Der Uhinger Bürgermeister Matthias Wittlinger dementiert diese Vorwürfe entschieden. Es hätten mehrere Gespräche mit den Landwirten stattgefunden, und es werde in der nächsten Woche über den Sachstand auch im Gemeinderat berichtet, der letztmals in der alten Besetzung zusammentrete. „Wir gehen davon aus, dass das Sand-/Kunststoffgemisch, das wir auf dem Platz einsetzen, allen Überprüfungen standhält, und müssen die Baustelle schon deshalb fertigmachen, weil das Oberflächenwasser bei jedem Regen für Probleme sorgt“, sagt Wittlinger.

UBU fordert, das Thema im Gemeinderat neu zu behandeln

Fertig gestellt werden soll der neue Platz im Spätherbst, was wiederum die UBU auf den Plan ruft. Die siebenköpfige Fraktion fordert unter anderem, die Bauarbeiten, abgesehen von denen am Entwässerungssystem, „unverzüglich einzustellen und das Thema im Gemeinderat neu zu behandeln“. Das Ziel müsse es sein, alternative Lösungen zu entwickeln, um die Arbeiten zeitnah fortzuführen und die Sportstätte dauerhaft nutzen zu können.

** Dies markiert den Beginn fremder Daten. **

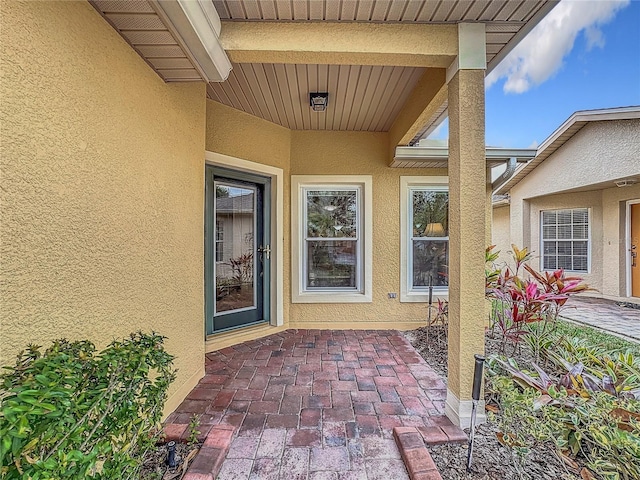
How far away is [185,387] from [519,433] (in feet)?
8.30

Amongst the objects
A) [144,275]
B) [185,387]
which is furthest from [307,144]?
[185,387]

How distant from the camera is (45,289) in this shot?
1.37 m

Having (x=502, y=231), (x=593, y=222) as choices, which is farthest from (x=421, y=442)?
(x=502, y=231)

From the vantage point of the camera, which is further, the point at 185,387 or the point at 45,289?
the point at 185,387

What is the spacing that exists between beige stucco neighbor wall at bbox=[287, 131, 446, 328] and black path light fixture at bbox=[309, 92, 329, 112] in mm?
1121

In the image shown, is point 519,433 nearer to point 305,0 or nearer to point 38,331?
point 38,331

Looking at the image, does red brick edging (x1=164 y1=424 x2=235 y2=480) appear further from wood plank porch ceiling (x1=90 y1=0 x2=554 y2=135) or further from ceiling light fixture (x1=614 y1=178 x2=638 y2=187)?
ceiling light fixture (x1=614 y1=178 x2=638 y2=187)

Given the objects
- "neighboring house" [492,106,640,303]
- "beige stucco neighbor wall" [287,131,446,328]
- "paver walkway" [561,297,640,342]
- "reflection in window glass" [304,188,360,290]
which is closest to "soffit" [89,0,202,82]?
"beige stucco neighbor wall" [287,131,446,328]

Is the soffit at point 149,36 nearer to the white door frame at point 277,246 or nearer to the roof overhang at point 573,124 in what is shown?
the white door frame at point 277,246

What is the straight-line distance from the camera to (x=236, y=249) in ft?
14.0

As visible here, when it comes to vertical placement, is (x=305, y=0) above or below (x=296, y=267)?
above

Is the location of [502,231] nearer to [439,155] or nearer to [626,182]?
[626,182]

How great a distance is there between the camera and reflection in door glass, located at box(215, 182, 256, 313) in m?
4.03

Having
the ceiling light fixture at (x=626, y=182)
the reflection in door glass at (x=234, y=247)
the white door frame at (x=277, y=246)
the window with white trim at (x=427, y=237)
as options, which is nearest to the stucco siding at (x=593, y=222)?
the ceiling light fixture at (x=626, y=182)
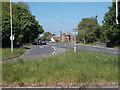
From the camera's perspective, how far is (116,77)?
6.32 meters

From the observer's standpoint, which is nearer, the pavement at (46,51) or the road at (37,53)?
the road at (37,53)

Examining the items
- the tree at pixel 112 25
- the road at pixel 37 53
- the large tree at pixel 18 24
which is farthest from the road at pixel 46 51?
the large tree at pixel 18 24

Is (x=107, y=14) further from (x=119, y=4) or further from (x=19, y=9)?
(x=119, y=4)

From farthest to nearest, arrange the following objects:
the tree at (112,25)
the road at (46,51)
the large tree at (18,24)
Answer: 1. the tree at (112,25)
2. the large tree at (18,24)
3. the road at (46,51)

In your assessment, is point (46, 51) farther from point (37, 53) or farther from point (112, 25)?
point (112, 25)

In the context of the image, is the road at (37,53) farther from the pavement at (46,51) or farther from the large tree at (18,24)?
the large tree at (18,24)

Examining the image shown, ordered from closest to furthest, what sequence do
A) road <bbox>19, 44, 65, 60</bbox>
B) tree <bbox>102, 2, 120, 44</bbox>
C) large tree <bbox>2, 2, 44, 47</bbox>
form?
road <bbox>19, 44, 65, 60</bbox>
large tree <bbox>2, 2, 44, 47</bbox>
tree <bbox>102, 2, 120, 44</bbox>

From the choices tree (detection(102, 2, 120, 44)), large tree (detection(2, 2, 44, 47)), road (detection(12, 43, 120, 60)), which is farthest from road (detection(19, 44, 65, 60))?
tree (detection(102, 2, 120, 44))

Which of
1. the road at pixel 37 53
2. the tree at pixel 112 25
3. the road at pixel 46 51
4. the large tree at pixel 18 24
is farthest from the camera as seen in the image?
the tree at pixel 112 25

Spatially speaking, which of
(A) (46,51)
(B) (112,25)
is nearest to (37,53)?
(A) (46,51)

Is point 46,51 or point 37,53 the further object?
point 46,51

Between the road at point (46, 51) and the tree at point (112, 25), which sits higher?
the tree at point (112, 25)

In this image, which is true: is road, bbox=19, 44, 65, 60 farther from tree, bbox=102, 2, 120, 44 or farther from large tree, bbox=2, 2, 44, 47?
tree, bbox=102, 2, 120, 44

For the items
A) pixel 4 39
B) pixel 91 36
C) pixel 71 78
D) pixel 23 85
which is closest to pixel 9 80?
pixel 23 85
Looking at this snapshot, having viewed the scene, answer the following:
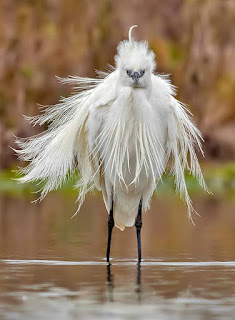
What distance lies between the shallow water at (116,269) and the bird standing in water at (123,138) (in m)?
0.48

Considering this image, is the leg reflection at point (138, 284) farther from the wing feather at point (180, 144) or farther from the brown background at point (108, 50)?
the brown background at point (108, 50)

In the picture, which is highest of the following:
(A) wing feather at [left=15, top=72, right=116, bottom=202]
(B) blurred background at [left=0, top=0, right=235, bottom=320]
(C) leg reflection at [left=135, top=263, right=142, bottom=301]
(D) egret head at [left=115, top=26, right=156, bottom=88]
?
(B) blurred background at [left=0, top=0, right=235, bottom=320]

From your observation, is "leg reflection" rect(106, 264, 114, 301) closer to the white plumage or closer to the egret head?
the white plumage

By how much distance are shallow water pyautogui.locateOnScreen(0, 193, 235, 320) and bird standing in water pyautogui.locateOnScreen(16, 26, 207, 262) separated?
48cm

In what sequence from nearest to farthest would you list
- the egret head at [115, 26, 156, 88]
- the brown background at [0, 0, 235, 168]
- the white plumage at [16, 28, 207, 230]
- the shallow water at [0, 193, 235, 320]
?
the shallow water at [0, 193, 235, 320], the egret head at [115, 26, 156, 88], the white plumage at [16, 28, 207, 230], the brown background at [0, 0, 235, 168]

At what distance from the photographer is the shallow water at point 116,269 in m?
5.80

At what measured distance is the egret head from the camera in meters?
8.12

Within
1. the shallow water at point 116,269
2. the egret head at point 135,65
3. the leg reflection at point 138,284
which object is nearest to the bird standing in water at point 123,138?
the egret head at point 135,65

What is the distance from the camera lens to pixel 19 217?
13.1 metres

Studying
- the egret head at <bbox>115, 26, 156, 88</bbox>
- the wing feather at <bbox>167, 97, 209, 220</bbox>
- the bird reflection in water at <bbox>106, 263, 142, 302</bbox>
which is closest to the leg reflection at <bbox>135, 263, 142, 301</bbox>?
the bird reflection in water at <bbox>106, 263, 142, 302</bbox>

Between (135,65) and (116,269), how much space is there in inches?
61.7

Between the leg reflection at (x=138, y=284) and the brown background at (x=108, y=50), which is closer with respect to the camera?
the leg reflection at (x=138, y=284)

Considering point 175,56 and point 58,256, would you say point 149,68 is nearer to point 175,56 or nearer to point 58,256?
point 58,256

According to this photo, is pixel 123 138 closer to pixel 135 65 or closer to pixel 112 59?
pixel 135 65
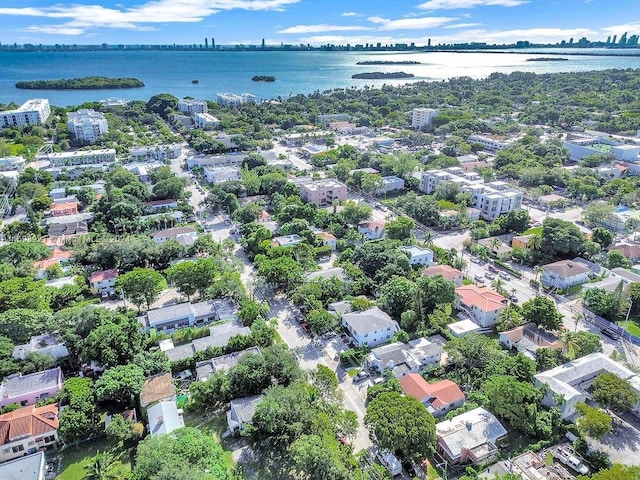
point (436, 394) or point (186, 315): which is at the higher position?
point (436, 394)

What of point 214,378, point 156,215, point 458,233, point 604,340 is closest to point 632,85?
point 458,233

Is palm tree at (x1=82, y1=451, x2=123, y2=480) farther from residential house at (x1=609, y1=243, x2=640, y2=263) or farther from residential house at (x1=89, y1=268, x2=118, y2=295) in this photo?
residential house at (x1=609, y1=243, x2=640, y2=263)

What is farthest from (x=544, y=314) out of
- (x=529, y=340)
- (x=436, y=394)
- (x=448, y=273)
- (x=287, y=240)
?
(x=287, y=240)

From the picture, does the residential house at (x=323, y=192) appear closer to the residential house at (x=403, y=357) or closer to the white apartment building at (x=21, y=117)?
the residential house at (x=403, y=357)

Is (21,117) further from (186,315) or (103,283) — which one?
(186,315)

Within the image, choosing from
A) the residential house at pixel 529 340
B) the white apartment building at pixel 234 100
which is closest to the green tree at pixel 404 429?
the residential house at pixel 529 340

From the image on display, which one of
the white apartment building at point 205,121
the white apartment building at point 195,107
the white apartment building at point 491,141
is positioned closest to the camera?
the white apartment building at point 491,141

Dass es im anderen Fall dazu kommen könnte, dass das Areal vorerst brach liegt, kann sich Matthias Wittlinger derweil nicht vorstellen. „Wenn das Material, das wir benutzen, von der EU wirklich verboten werden würde, gibt es in ganz Europa keine Kunstrasenplätze mehr.“

Sportverbände halten Zurückhaltung für angebracht

Ganz so zuversichtlich ist man beim Württembergischen Landessportbund (WLSB) allerdings nicht. „Bereits bewilligte Projekte bekommen ihre zugesagte Förderung. Wo es bis jetzt nur eine Baufreigabe gibt, muss das noch geklärt werden. Und was danach kommt, ist eh mit einem großes Fragezeichen behaftet“, sagt Thomas Müller, der Pressereferent des WLSB. „Unsere Experten für Sportstättenbau em­pfehlen, den Bau möglichst lange hinauszuzögern, da die Hersteller nun gefordert sind, alternative Materialien zu entwickeln und auf den Markt zu bringen.“ Wer sofort bauen müsse, solle möglichst auf Sand oder Kork ausweichen oder ohne Verfüllung bauen.

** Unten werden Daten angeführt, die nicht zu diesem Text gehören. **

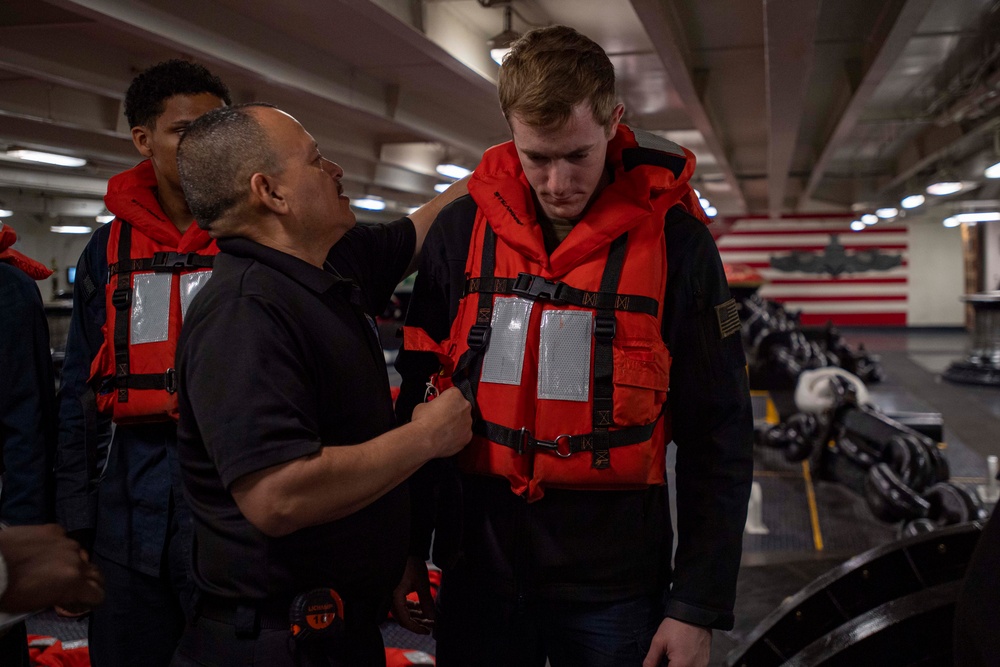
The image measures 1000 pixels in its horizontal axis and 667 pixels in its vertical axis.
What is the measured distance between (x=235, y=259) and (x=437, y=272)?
0.51 meters

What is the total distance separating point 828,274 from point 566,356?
25721mm

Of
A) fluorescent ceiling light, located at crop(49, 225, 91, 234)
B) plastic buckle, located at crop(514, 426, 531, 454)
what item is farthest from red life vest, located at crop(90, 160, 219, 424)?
fluorescent ceiling light, located at crop(49, 225, 91, 234)

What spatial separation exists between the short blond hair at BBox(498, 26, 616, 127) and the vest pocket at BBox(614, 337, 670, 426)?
1.58ft

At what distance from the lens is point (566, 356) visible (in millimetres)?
1668

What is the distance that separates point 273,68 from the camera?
20.2 feet

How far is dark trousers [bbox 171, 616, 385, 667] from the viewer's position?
1.52 m

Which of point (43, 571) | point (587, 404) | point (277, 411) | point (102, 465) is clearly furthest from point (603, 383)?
point (102, 465)

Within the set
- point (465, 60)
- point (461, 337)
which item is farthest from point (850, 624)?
point (465, 60)

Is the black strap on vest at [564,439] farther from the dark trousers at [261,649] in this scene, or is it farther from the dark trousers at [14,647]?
the dark trousers at [14,647]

Bei Heiner Baumeister, der die Kommunikationsabteilung beim Württembergischen Fußballverband (WFV) leitet, „ist das Thema Kunstrasen ebenfalls aufgeschlagen“. So stehe am 10. Juli ein Fachgespräch bei der Landtagsfraktion der Grünen an, und am 17. Juli beschäftige sich der Gemeindetag mit dem Thema. Eine gewisse Brisanz sei also nicht zu verleugnen, sagt Baumeister. „Dass allerdings, wie in Uhingen, ein Landwirt gegen den Bau eines Kunstrasenplatzes klagt, ist mit persönlich bis jetzt nicht bekannt“, fügt der WFV-Kommunikationschef hinzu.